** START OF SELECTION **

But... it IS better than ALttP.  Didn't you see my post?





Gnome said:


> OoT the best, go George, fight the power.



I'm doin' this for my homies who fell in the old Zelda wars from yonder years... they died being accused of nostalgia goggles. 

Big ups to Li'l Deku and Boomers. Gone but not forgotten.



WolfPrinceKouga said:


> And MM has better gameplay, a better storyline, better characters and a better atmosphere. Its all about what you're looking for I guess. All I thought Zelda needed to reach the next level was good characters and a good story and MM gave me that. The other games do certain areas better but it does the best all around.
> 
> 
> I'd say OoT has better music just because a lot of MM's music, to my remembrance, is remixed OoT songs. Though when it comes to usage, MM does it around just as good. You mention the Hyrule theme as the sun rises, I mention how the Clock Town song changes from day to day. On the second day its faster, to express time is passing quickly and you need to hurry up what you're doing. On the third day, it gets darker to express the impending doom of the moon falling on the land.



Well I can't argue with these points, except maybe better atmosphere if I had a mind too. 

I'll say it again... you need to play SS soon. Would love to see what you thought of it.


----------



## WolfPrinceKiba (Mar 1, 2012)

I'll play SS when the Wii U comes out, as I said before. From what I hear of it, I think I'll either like it a fair deal more or a fair deal less than you. I don't view WW as highly as you do and SS seems to be most similar to WW, though I've also heard its a rather unique experience that is hard to fully explain which is kind of right up MM's ally.


----------



## Furious George (Mar 1, 2012)

WolfPrinceKouga said:


> I'll play SS when the Wii U comes out, as I said before. From what I hear of it, I think I'll either like it a fair deal more or a fair deal less than you. I don't view WW as highly as you do and SS seems to be most similar to WW, though I've also heard its a rather unique experience that is hard to fully explain *which is kind of right up MM's ally*.





> *which is kind of right up MM's ally.*





> *which is kind of right up MM's ally.*





> *which is kind of right up MM's ally.*





> *which is kind of right up MM's ally.*



No. 

No no no no no heaven save us all, NO.  

Do not go into this game thinking about MM at all. If you do (especially you) I can guarantee that you will end up breaking the disc over your knee.

I can at least cure you of that crazy talk right now. Its pretty different from the other Zelda's but not the MM kind of different.

** END OF SELECTION **
** START OF SUPPLIED DATA **

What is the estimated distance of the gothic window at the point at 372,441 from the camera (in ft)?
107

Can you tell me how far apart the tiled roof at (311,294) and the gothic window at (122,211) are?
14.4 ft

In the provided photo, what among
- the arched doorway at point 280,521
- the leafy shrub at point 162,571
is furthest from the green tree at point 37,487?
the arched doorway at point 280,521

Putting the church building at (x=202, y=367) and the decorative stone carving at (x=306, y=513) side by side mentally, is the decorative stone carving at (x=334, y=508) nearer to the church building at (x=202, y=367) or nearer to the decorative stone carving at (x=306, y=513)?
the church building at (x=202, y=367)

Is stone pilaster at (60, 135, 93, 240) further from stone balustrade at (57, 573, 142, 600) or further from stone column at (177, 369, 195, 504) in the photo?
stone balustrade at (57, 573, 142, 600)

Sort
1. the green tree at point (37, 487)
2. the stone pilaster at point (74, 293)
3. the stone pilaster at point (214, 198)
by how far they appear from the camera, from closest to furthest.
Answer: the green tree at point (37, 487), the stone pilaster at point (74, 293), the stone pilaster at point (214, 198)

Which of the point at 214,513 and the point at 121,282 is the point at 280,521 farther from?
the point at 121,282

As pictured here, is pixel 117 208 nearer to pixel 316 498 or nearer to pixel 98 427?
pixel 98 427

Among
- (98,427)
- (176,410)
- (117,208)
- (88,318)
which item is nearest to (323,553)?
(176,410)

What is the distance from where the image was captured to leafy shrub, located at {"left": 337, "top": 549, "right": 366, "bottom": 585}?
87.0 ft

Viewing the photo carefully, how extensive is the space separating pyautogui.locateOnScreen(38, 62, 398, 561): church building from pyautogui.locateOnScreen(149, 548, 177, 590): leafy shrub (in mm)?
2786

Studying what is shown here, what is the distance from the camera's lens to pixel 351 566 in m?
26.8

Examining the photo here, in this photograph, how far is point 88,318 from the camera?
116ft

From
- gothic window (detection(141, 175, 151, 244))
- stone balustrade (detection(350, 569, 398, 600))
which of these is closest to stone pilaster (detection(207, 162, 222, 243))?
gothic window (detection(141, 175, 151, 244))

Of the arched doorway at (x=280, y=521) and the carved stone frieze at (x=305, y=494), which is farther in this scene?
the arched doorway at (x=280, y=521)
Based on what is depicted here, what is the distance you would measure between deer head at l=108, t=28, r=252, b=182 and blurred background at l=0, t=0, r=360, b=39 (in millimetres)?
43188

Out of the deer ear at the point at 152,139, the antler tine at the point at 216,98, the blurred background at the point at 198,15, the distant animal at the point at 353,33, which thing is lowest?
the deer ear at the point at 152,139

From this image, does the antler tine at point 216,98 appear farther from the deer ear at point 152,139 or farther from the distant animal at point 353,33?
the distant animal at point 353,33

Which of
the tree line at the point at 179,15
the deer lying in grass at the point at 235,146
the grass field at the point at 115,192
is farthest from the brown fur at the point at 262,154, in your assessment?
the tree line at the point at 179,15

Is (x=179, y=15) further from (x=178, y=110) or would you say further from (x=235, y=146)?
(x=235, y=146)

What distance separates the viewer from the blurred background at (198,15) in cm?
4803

** END OF SUPPLIED DATA **

» EXERCISE INSTRUCTIONS:
1. In the forum thread, what happens to the Clock Town song on the third day?
2. Count the lines of the records that contain the word "nearer", treating case as significant, and reply with the number alone.

» SOLUTIONS TO THE TASKS:
1. It gets darker, to express the impending doom of the moon falling on the land.

2. 2